Page excerpt:
Kenyans can now get out-patient treatment in any facility from all designated health facilities provided by the National Hospital Insurance Fund (NHIF) countrywide.
NHIF members were previously required to select hospitals that they can easily access for outpatient services.
According to the national insurer, the changes allow for portability of services and will apply to both members of the national scheme and the various managed schemes.
Hospitals that have not yet signed the new contract with the insurer that took effect Wednesday (November 1st) should not offer services until they do so.
In a statement, NHIF says it is responding to needs of beneficiaries while adapting to changing market dynamics.
“The funds is responding to the needs of its beneficiaries and at the same time adapting to the changing market dynamics while promoting the aspiration to universal health care coverage with a view to facilitate access to affordable, sustainable, equitable and quality social health insurance” said NHIF chief executive Geoffrey Mwangi.
Another relief for contributors is the scrapping of co-pay.
“In line with these changes, members will no longer co-pay as was the case previously and will continue enjoying the same benefit package,” added the CEO.

Exercise data:
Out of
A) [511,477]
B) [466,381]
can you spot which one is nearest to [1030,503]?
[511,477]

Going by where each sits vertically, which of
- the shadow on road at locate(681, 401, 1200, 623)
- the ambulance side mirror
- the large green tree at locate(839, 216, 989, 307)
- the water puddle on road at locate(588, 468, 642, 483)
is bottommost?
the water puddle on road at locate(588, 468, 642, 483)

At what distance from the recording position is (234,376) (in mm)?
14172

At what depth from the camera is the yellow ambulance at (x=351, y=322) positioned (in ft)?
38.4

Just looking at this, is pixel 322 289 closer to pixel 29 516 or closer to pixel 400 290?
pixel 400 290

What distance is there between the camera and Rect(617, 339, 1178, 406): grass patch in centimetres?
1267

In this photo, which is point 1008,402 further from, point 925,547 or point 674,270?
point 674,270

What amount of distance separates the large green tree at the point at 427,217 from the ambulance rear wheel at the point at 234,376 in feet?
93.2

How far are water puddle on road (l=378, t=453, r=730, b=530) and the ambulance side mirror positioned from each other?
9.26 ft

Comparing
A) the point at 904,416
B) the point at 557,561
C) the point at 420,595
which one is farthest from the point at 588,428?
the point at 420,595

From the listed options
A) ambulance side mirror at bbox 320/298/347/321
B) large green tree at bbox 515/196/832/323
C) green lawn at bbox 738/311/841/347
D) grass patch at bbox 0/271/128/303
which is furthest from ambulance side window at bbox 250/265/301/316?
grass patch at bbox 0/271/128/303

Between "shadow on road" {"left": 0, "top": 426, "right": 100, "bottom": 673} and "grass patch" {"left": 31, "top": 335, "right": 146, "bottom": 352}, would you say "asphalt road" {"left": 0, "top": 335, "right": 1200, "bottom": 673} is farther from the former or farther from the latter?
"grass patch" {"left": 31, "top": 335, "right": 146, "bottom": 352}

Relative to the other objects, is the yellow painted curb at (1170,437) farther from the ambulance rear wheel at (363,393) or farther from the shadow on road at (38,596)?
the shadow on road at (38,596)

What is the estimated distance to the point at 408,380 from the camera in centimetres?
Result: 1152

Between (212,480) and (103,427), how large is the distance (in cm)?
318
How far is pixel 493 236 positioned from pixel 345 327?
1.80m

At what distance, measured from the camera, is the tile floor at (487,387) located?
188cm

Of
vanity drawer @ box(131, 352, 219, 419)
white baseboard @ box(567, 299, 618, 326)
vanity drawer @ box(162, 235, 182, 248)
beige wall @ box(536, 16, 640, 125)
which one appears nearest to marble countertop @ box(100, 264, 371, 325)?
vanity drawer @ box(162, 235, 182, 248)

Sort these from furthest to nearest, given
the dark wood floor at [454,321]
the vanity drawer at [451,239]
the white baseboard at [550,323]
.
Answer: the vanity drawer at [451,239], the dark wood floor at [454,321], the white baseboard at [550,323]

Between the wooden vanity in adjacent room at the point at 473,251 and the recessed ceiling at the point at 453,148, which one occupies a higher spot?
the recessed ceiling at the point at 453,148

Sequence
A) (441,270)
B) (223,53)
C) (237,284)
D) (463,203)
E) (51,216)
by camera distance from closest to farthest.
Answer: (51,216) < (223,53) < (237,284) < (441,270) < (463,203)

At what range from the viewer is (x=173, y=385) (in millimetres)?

Questions on the material:
A) According to the NHIF outpatient article, on what day did the new contract with the insurer take effect?
B) Write the next part of the NHIF outpatient article.
The entries come from a different source than the NHIF article.

Numbered answers:
A) Wednesday, November 1st.

B)
Members can now access a designated list of contracted and declared healthcare facilities in all NHIF service points, its website and social media pages.
Early this year NHIF introduced an enhanced cover that came as a big relief for low-income households that were unable to access treatment for chronic diseases in private hospitals.
The NHIF pays up to Sh500,000 for a kidney transplant and Sh10,000 per dialysis session.
Records show dialysis is the single-largest driver of claims, highlighting the growing cases of kidney ailments among Kenyans.
The NHIF paid hospitals Sh839.9 million in the six months to December, up from Sh139.8 million in a similar period a year earlier.
It received 86,776 claims for dialysis sessions in the first half compared to 37,177 in the same period a year ago.
Cancer patients are entitled to a Sh25,000 cover for chemotherapy session and Sh18,000 for radiology.
Expectant mothers are entitled to a maternity cover of up to Sh10,000 for normal delivery while a C-section delivery is covered up to Sh30,000.